It makes more sense to me to have compiler writers check the flags if they care about overflow, and avoid the slow down if they don't.


Would you consider adding a built-in way to safely multiply two numbers?

Numeric overflows in things like calculation of buffer sizes can lead to vulnerabilities.

Signed overflow is UB, and due to integer promotion signs creep in unexpected places.

It's not trivial to check if overflow happened due to UB rules. A naive check can make things even worse by "proving" the opposite to the optimizer.

And all of that is to read one bit that CPUs have readily available.


As you say, detecting the overflow is easy, but efficiently handling it is not. It adds a branch to every single arithmetic operation, and it makes it much harder for the compiler to optimise things e.g. it is hard to vectorise a loop summing an array, if every + has a conditional branch on the overflow flag.

(Also, I believe it introduces a lot of data dependencies, getting in the way of the out-of-order execution of modern CPUs.)


It could be, if the hardware supported it. Consider this quote from that page:

"in some debug configurations overflow is detected and results in a panic"

That's not good enough. We want to always detect it! Many critical bugs are caused by this in production builds too. Solving it at the language level would require inserting branches on every integer operation which is obviously not acceptable.


The processors I've used all have an overflow flag that will tell you if an addition result exceeded the size of the register. But I'm not aware of any compilers that will use the flag, because it adds overhead that isn't wanted or needed 99.99% of the time.

Instead of being stuck with yet another inaccurate number type for integers, I want to see hardware assisted bigints. Something like:

- A value is either a 63 bit signed integer or a pointer to external storage, using one bit to tell which.

- One instruction to take two operands, test if either is a pointer, do arithmetic, and test for overflow. Those cases would jump to a previously configured operation table for software helpers.

- A bit to distinguish bigint from trap-on-overflow, which would differ only in what the software helper does.

- Separate branch predictor for this and normal branches?

I don't know much about CPUs, but this doesn't seem unreasonable, and it could eliminate classes of software errors.


The boost safe_numerics library (c++) has support for this (up to a point), in addition to detecting overflow at compile or run time.

> Overflow detection at the CPU level is almost free.

Yes, detecting the overflow is free but reacting to it is expensive.
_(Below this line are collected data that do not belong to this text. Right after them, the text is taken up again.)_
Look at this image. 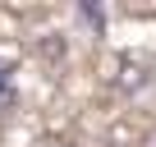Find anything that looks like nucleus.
<instances>
[{
  "instance_id": "obj_1",
  "label": "nucleus",
  "mask_w": 156,
  "mask_h": 147,
  "mask_svg": "<svg viewBox=\"0 0 156 147\" xmlns=\"http://www.w3.org/2000/svg\"><path fill=\"white\" fill-rule=\"evenodd\" d=\"M19 101V88H14V64L9 60H0V120H5Z\"/></svg>"
},
{
  "instance_id": "obj_2",
  "label": "nucleus",
  "mask_w": 156,
  "mask_h": 147,
  "mask_svg": "<svg viewBox=\"0 0 156 147\" xmlns=\"http://www.w3.org/2000/svg\"><path fill=\"white\" fill-rule=\"evenodd\" d=\"M78 14H83V19H87V23H92V28L101 32V23H106V14H101V9H92V5H83V9H78Z\"/></svg>"
}]
</instances>
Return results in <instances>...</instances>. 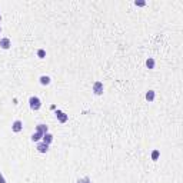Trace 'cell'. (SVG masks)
<instances>
[{
    "mask_svg": "<svg viewBox=\"0 0 183 183\" xmlns=\"http://www.w3.org/2000/svg\"><path fill=\"white\" fill-rule=\"evenodd\" d=\"M29 106H30L32 110L37 112V110L42 107V100H40L37 96H30V99H29Z\"/></svg>",
    "mask_w": 183,
    "mask_h": 183,
    "instance_id": "obj_1",
    "label": "cell"
},
{
    "mask_svg": "<svg viewBox=\"0 0 183 183\" xmlns=\"http://www.w3.org/2000/svg\"><path fill=\"white\" fill-rule=\"evenodd\" d=\"M0 33H2V27H0Z\"/></svg>",
    "mask_w": 183,
    "mask_h": 183,
    "instance_id": "obj_18",
    "label": "cell"
},
{
    "mask_svg": "<svg viewBox=\"0 0 183 183\" xmlns=\"http://www.w3.org/2000/svg\"><path fill=\"white\" fill-rule=\"evenodd\" d=\"M12 130H13L15 133L22 132V130H23V122H22V120H15V122L12 123Z\"/></svg>",
    "mask_w": 183,
    "mask_h": 183,
    "instance_id": "obj_3",
    "label": "cell"
},
{
    "mask_svg": "<svg viewBox=\"0 0 183 183\" xmlns=\"http://www.w3.org/2000/svg\"><path fill=\"white\" fill-rule=\"evenodd\" d=\"M12 46V42L9 37H3V39H0V47H2L3 50H9Z\"/></svg>",
    "mask_w": 183,
    "mask_h": 183,
    "instance_id": "obj_4",
    "label": "cell"
},
{
    "mask_svg": "<svg viewBox=\"0 0 183 183\" xmlns=\"http://www.w3.org/2000/svg\"><path fill=\"white\" fill-rule=\"evenodd\" d=\"M135 5L139 6V7H143V6H146V2H143V0H136Z\"/></svg>",
    "mask_w": 183,
    "mask_h": 183,
    "instance_id": "obj_15",
    "label": "cell"
},
{
    "mask_svg": "<svg viewBox=\"0 0 183 183\" xmlns=\"http://www.w3.org/2000/svg\"><path fill=\"white\" fill-rule=\"evenodd\" d=\"M159 156H160V152H159L157 149H154V150L152 152V160H157Z\"/></svg>",
    "mask_w": 183,
    "mask_h": 183,
    "instance_id": "obj_13",
    "label": "cell"
},
{
    "mask_svg": "<svg viewBox=\"0 0 183 183\" xmlns=\"http://www.w3.org/2000/svg\"><path fill=\"white\" fill-rule=\"evenodd\" d=\"M36 149H37L39 153H47V152H49V145H46V143H43V142H39Z\"/></svg>",
    "mask_w": 183,
    "mask_h": 183,
    "instance_id": "obj_6",
    "label": "cell"
},
{
    "mask_svg": "<svg viewBox=\"0 0 183 183\" xmlns=\"http://www.w3.org/2000/svg\"><path fill=\"white\" fill-rule=\"evenodd\" d=\"M0 22H2V16H0Z\"/></svg>",
    "mask_w": 183,
    "mask_h": 183,
    "instance_id": "obj_19",
    "label": "cell"
},
{
    "mask_svg": "<svg viewBox=\"0 0 183 183\" xmlns=\"http://www.w3.org/2000/svg\"><path fill=\"white\" fill-rule=\"evenodd\" d=\"M53 139H54V137H53V135L47 132V133H44V135H43V139H42V140H43V143H46V145H50V143L53 142Z\"/></svg>",
    "mask_w": 183,
    "mask_h": 183,
    "instance_id": "obj_7",
    "label": "cell"
},
{
    "mask_svg": "<svg viewBox=\"0 0 183 183\" xmlns=\"http://www.w3.org/2000/svg\"><path fill=\"white\" fill-rule=\"evenodd\" d=\"M56 117H57V120H59L60 123H66V122L69 120V115H66V113L62 112V110H57V112H56Z\"/></svg>",
    "mask_w": 183,
    "mask_h": 183,
    "instance_id": "obj_5",
    "label": "cell"
},
{
    "mask_svg": "<svg viewBox=\"0 0 183 183\" xmlns=\"http://www.w3.org/2000/svg\"><path fill=\"white\" fill-rule=\"evenodd\" d=\"M39 80H40V84H43V86H49V84H50V82H52V79H50L49 76H44V74H43V76H40V79H39Z\"/></svg>",
    "mask_w": 183,
    "mask_h": 183,
    "instance_id": "obj_9",
    "label": "cell"
},
{
    "mask_svg": "<svg viewBox=\"0 0 183 183\" xmlns=\"http://www.w3.org/2000/svg\"><path fill=\"white\" fill-rule=\"evenodd\" d=\"M37 57H39V59H44V57H46V52H44L43 49H39V50H37Z\"/></svg>",
    "mask_w": 183,
    "mask_h": 183,
    "instance_id": "obj_14",
    "label": "cell"
},
{
    "mask_svg": "<svg viewBox=\"0 0 183 183\" xmlns=\"http://www.w3.org/2000/svg\"><path fill=\"white\" fill-rule=\"evenodd\" d=\"M77 183H91V182H90V179H89V177H83V179H79V180H77Z\"/></svg>",
    "mask_w": 183,
    "mask_h": 183,
    "instance_id": "obj_16",
    "label": "cell"
},
{
    "mask_svg": "<svg viewBox=\"0 0 183 183\" xmlns=\"http://www.w3.org/2000/svg\"><path fill=\"white\" fill-rule=\"evenodd\" d=\"M0 183H6V179H5V176L2 174V172H0Z\"/></svg>",
    "mask_w": 183,
    "mask_h": 183,
    "instance_id": "obj_17",
    "label": "cell"
},
{
    "mask_svg": "<svg viewBox=\"0 0 183 183\" xmlns=\"http://www.w3.org/2000/svg\"><path fill=\"white\" fill-rule=\"evenodd\" d=\"M146 66H147V69H154V59L153 57H147V60H146Z\"/></svg>",
    "mask_w": 183,
    "mask_h": 183,
    "instance_id": "obj_12",
    "label": "cell"
},
{
    "mask_svg": "<svg viewBox=\"0 0 183 183\" xmlns=\"http://www.w3.org/2000/svg\"><path fill=\"white\" fill-rule=\"evenodd\" d=\"M103 90H105V86H103V83L102 82H95L93 83V93L96 95V96H100V95H103Z\"/></svg>",
    "mask_w": 183,
    "mask_h": 183,
    "instance_id": "obj_2",
    "label": "cell"
},
{
    "mask_svg": "<svg viewBox=\"0 0 183 183\" xmlns=\"http://www.w3.org/2000/svg\"><path fill=\"white\" fill-rule=\"evenodd\" d=\"M36 132H39V133L44 135V133H47V132H49V127H47L46 125L40 123V125H37V126H36Z\"/></svg>",
    "mask_w": 183,
    "mask_h": 183,
    "instance_id": "obj_8",
    "label": "cell"
},
{
    "mask_svg": "<svg viewBox=\"0 0 183 183\" xmlns=\"http://www.w3.org/2000/svg\"><path fill=\"white\" fill-rule=\"evenodd\" d=\"M154 96H156L154 90H147V91H146V100H147V102H153V100H154Z\"/></svg>",
    "mask_w": 183,
    "mask_h": 183,
    "instance_id": "obj_10",
    "label": "cell"
},
{
    "mask_svg": "<svg viewBox=\"0 0 183 183\" xmlns=\"http://www.w3.org/2000/svg\"><path fill=\"white\" fill-rule=\"evenodd\" d=\"M30 139H32V142H37V143H39V142L43 139V135H42V133H39V132H34V133L32 135V137H30Z\"/></svg>",
    "mask_w": 183,
    "mask_h": 183,
    "instance_id": "obj_11",
    "label": "cell"
}]
</instances>
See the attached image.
If you do care about it, you'll fire off some kind of trap handler or at least do a data dependent branch which has a performance hit with pipelining.

It's definitely not something that should be enabled for every integer operation for all languages.


It's that, or have every + risk integer overflow.

It's a small thing, but it's nice to do. Or at least detect overflows and move to bignum in the default numerical implementation. It's not end-of-the-world if you don't, but it helps avoid a lot of bugs...


> With hardware support, it is even fairly cheap to implement, as you just connect the overflow bit of your integer ALUs to something interrupt-triggering.

You can exploit the IEEE-754 inexactness exception with doubles if you're okay with 53 bits of integer precision. Tim Sweeney showed me this trick a long time ago, which he combined with run-time code patching so that an arithmetic operation would be speculatively compiled as either fixnum or bignum based on observed run-time behavior. It'd compile it to fixnum by default with an overflow trap using the FP inexact exception. The trap would patch the fixnum site with the equivalent bignum code and resume. With hindsight inspired by modern trace compilers like LuaJIT, the better approach is probably to compile entire traces speculated on either case, so you can hoist most of the guard predicates and not speculate based solely on the proximate call site but on longer traces.